Journal of food science and technology(Iran)

Investigation of K-value Changes and Its Correlation with Chemical Spoilage Indicators in Rainbow Trout Fillets Coated with Gelatin Containing Polysaccharide Extracted from Loquat (Eriobotrya japonica) Seed

Document Type : Original Research

Authors
1 Department of Food Science and Technology, Da.C., Islamic Azad University, Damghan, Iran
2 Department of Food Process Engineering, Gorgan University of Agricultural Sciences and Natural Resources, Gorgan, Iran
Abstract
Freshness and quality of fish fillets are key indicators of safety and consumer acceptance in seafood products. This study evaluated the K-value index and its correlation with other chemical spoilage indicators, including total volatile basic nitrogen (TVB-N), trimethylamine (TMA), peroxide value (PV), thiobarbituric acid reactive substances (TBA), and free fatty acids (FFA) in rainbow trout fillets during refrigerated storage. Fillets were coated with 1% gelatin containing 0.5% or 1% loquat (Eriobotrya japonica) seed polysaccharide, alongside an uncoated control, and stored at 4 ± 1 °C for 12 days.
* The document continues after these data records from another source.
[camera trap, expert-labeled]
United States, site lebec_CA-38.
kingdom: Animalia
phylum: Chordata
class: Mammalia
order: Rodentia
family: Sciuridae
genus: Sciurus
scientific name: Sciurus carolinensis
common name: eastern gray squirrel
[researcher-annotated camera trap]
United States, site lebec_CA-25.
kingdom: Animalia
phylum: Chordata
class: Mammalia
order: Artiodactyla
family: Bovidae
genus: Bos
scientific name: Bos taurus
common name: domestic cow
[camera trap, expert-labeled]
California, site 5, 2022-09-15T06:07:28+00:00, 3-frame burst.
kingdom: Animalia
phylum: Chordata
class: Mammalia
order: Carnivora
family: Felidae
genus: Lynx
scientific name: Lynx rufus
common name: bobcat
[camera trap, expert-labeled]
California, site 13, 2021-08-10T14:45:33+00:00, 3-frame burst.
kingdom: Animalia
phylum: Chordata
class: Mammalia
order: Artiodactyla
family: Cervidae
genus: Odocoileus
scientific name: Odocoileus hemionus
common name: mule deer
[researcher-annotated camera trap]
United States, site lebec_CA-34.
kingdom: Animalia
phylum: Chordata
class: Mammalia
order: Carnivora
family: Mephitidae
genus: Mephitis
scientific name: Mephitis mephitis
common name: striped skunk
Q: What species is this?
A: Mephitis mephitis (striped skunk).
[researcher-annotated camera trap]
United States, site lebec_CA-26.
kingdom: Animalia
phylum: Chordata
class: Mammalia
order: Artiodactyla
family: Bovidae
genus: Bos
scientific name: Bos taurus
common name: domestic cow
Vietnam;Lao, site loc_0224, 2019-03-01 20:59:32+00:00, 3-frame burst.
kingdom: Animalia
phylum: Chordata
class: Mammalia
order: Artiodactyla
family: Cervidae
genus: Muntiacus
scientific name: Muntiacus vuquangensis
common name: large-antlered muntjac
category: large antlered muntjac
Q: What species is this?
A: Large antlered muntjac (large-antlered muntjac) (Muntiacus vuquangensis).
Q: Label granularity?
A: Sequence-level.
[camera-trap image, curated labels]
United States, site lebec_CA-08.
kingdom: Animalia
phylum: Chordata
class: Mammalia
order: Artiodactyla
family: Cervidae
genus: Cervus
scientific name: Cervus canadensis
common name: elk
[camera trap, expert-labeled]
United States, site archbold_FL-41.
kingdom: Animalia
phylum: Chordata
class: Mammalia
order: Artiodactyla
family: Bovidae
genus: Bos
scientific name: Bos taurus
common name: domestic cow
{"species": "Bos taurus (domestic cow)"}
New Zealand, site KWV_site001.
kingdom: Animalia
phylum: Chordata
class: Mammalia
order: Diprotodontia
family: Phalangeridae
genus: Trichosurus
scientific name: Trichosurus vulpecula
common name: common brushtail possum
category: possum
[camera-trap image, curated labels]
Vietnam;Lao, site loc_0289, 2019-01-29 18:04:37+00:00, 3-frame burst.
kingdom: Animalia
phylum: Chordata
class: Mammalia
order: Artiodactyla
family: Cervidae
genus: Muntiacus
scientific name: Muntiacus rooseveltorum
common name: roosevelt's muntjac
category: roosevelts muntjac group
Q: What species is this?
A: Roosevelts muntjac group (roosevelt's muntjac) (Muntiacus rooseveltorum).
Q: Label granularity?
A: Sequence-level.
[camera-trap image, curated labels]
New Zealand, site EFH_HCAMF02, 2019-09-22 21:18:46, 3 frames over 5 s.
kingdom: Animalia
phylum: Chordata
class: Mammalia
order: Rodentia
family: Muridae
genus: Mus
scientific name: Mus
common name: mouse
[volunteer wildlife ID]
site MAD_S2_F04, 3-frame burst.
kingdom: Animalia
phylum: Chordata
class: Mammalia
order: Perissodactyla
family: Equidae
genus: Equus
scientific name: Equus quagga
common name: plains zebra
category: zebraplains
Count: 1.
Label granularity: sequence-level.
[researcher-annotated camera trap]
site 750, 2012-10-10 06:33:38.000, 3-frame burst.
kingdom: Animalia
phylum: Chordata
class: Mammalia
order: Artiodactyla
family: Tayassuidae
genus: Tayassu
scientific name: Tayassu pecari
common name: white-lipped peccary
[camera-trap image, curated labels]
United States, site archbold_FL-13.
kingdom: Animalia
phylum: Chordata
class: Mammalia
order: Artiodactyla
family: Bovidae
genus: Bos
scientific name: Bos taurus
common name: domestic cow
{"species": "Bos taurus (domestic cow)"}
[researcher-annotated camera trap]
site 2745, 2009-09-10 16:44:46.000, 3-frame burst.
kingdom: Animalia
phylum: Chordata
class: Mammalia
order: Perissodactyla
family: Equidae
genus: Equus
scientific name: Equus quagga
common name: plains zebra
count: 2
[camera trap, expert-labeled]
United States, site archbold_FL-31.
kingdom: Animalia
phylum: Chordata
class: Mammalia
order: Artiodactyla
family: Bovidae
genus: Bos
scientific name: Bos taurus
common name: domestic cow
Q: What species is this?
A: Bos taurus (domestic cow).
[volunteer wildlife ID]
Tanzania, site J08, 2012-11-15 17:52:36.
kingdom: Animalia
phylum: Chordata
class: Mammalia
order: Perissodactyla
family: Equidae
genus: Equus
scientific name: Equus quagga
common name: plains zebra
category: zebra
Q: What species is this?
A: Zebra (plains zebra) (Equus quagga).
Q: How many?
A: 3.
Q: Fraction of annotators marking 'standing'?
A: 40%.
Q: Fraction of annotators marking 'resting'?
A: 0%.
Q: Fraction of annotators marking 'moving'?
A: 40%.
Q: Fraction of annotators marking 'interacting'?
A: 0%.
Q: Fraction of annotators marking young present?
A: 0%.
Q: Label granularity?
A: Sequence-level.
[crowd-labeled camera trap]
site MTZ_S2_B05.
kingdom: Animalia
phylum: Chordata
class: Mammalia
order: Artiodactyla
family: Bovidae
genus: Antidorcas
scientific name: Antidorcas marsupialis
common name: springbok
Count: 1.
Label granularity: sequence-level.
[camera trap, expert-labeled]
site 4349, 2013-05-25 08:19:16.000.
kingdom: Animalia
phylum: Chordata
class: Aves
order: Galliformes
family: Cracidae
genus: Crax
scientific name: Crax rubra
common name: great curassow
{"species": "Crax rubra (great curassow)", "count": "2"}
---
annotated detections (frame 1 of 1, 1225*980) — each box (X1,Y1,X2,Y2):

Sampling was performed on days 0, 1, 4, 7, 10, and 12, and chemical analyses were conducted to determine the indices. Results showed that fillets treated with gelatin plus 1% polysaccharide had the lowest K-values and other spoilage indicators throughout storage. Correlation analysis revealed significant positive relationships between the K-value and TVB-N, TMA, PV, TBA, and FFA (p < 0.05). These findings indicate that the K-value is a reliable indicator for assessing the quality and spoilage of coated rainbow trout fillets during refrigerated storage. Moreover, bioactive coatings containing loquat seed polysaccharide effectively improved product quality and extended shelf life.